Tschaikovsky - 1812 Overture, op. 49

Tchaikovsky's Overture 1812 expresses Russia's nationalist spirit for the Russians' magnificent victory over Napoleon. In 1880, when he was writing the charming Serenade for Strings, Tchaikovsky undertook to compose a "ceremonial introduction" for an exhibition of industrial art in Moscow. As a theme of his introduction he chose Napoleon's Russia Campaign, which ended with the great victory of the Russian Army. At first the composer intended the introduction to be for outdoor performance and felt that it should be "very loud and noisy". Since then the introduction has become his most famous and most popular concert work. The "1812 Overture" is in fact an introduction to a concerto, in other words is a stand-alone work of orchestral music and not an introduction to opera or a more extensive work. The play describes the invasion of Russia by Napoleon's troops in 1812 and their retreat and defeat in the winter of the same year. Despite

Grieg - Sigurd Jorsalfar, Op. 56

This image of country tranquility captures the atmosphere it introduces to Borghild's Dream. The calm, however, is disturbed as the music suddenly reaps.

Grieg was passionate Norwegian. In addition to popular culture, he admired contemporary artists and playwrights, including the very famous Bjornstejerne Marinius Bjornson, whom he met in 1870. Grieg was inspired by Bjornson several lyrical works on local themes, but his most famous nationalist work is Sigurd Jorsalfar, originally written as stage music for Bjornson's eponymous work.

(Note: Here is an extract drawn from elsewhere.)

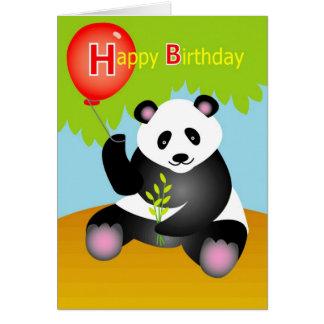 Panda de joyeux anniversaire carte de vœux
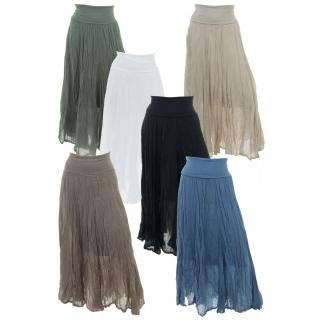 Maxirock Damen Baumwolle in vielen Farben mit elastischer Taille 38 40 42  ... 251b8dbd5a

This composition presents the drama and emotions of the heroic Viking era and expresses the composer's love for his rich and diverse cultural heritage.

The complete play first presented in Christiania (Oslo's old name) on March 18, 1872, on Bjornson's 70th birthday. Grieg transcribed the music into three orchestral suites, published under the title Sigurd Jorsalfar Suites, twenty years later, in 1892.

- Introduction: In the King's Hall

Bjornson's work is inspired by Heimskringla Saga, a medieval Scandinavian legend who tells the story of two twelfth century kings who are mortal enemies: Eystein, a bureaucrat and legislator, does not want to leave Norway, while Sigurd is an explorer and crusader who loves to travel. The two brothers represent both sides of the Norwegian character and could be a description of Grieg himself.

The two brothers' rivalry for Borghild soon turns violent.

- Intermezzo: Borghild's Dream

Grieg told the story with a combination of orchestral and choral parts. The play begins gently and continues with Borghild's Dream as she is half asleep and becomes hectic when she wakes up abruptly, frightened by a nightmare caused by the unpleasant thoughts of the rivalry of the two brothers.

The following match is presented by a dialogue between the piano and the violin, the rants of the competition of the two rivals. As the work becomes more restless, we hear the call of the horns. This heralds the first choral work, the Scandinavians, where the shouting represents the two angry rivals who challenge each other in battle.

- Homage March

The masterful Homage March, with the magnificent introduction played by four cellos, calms terror as the sovereign intervenes and the play ends with the King's Ballad, where a soloist and a crowd of voices celebrate peace.